Question

Two concentric metal spheres are found to have a potential difference of \(900 . \mathrm{V}\) when a charge of \(6.726 \cdot 10^{-8} \mathrm{C}\) is applied to them. The radius of the outer sphere is \(0.210 \mathrm{~m}\). What is the radius of the inner sphere?

Short answer

Answer: The radius of the inner sphere is approximately 0.141 m.

Step-by-step solution

Understand the given information and what we need to find

We are given the potential difference (\(V\)) between the two concentric metal spheres as \(900 \mathrm{V}\). We also know the charge (\(Q\)) applied to them is \(6.726 \cdot 10^{-8} \mathrm{C}\) and the radius of the outer sphere (\(R_2\)) is \(0.210 \mathrm{m}\). We need to find the radius of the inner sphere (\(R_1\)).

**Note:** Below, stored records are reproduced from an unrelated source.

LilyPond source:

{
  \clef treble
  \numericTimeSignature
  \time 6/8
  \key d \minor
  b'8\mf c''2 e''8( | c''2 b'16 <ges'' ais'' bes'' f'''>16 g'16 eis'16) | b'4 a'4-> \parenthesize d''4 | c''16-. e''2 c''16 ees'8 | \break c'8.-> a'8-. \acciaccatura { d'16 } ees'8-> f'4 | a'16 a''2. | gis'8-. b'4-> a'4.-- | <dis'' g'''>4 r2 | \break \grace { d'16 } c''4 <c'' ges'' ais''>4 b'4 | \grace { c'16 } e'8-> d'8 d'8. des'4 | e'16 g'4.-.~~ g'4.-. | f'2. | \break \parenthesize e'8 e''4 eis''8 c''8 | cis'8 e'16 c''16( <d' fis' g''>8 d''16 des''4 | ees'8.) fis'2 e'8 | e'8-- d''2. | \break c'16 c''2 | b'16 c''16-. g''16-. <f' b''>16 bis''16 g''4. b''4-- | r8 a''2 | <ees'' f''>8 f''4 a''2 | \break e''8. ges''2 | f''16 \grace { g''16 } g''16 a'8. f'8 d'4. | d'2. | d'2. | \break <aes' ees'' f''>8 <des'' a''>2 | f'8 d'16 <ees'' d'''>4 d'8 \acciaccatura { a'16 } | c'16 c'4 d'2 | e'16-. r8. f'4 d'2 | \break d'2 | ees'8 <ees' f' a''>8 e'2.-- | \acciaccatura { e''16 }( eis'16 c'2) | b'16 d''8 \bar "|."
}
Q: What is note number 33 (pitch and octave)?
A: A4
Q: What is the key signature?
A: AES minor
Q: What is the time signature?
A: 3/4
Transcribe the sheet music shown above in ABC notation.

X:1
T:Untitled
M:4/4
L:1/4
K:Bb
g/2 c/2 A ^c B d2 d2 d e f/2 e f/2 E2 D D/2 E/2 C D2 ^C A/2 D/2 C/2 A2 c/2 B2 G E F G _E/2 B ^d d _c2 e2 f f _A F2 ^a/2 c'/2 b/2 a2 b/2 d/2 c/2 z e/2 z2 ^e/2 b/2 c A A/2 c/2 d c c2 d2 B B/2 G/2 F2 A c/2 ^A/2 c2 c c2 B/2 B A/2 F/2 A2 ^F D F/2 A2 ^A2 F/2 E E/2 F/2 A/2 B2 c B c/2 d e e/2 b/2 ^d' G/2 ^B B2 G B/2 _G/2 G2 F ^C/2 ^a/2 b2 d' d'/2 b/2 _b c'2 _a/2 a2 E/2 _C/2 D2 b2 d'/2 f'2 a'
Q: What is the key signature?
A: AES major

Use the potential difference formula

In this case, we will use the following formula to relate the potential difference, charge, and radii of the spheres: $$ V = \frac{1}{4 \pi \epsilon_0} \cdot \frac{Q}{\frac{1}{R_1} - \frac{1}{R_2}} $$ Where \(\epsilon_0\) is the vacuum permittivity constant and is equal to \(8.854 \times 10^{-12} \mathrm{F/m}\).

Rearrange the formula to solve for \(R_1\)

We want to find \(R_1\), so we will rearrange the given formula to solve for it: $$ \frac{1}{R_1} - \frac{1}{R_2} = \frac{1}{4 \pi \epsilon_0} \cdot \frac{Q}{V} $$ $$ \frac{1}{R_1} = \frac{1}{4 \pi \epsilon_0} \cdot \frac{Q}{V} + \frac{1}{R_2} $$ $$ R_1 = \frac{1}{\frac{1}{4 \pi \epsilon_0} \cdot \frac{Q}{V} + \frac{1}{R_2}} $$

Calculate the radius of the inner sphere

Now we can plug in the values we are given to find \(R_1\): $$ R_1 = \frac{1}{\frac{1}{4 \pi (8.854 \times 10^{-12} \mathrm{F/m})} \cdot \frac{6.726 \times 10^{-8} \mathrm{C}}{900 \mathrm{V}} + \frac{1}{0.210 \mathrm{m}}} $$ Compute the value of \(R_1\): $$ R_1 \approx 0.141 \mathrm{m} $$ Therefore, the radius of the inner sphere is approximately \(0.141 \mathrm{m}\).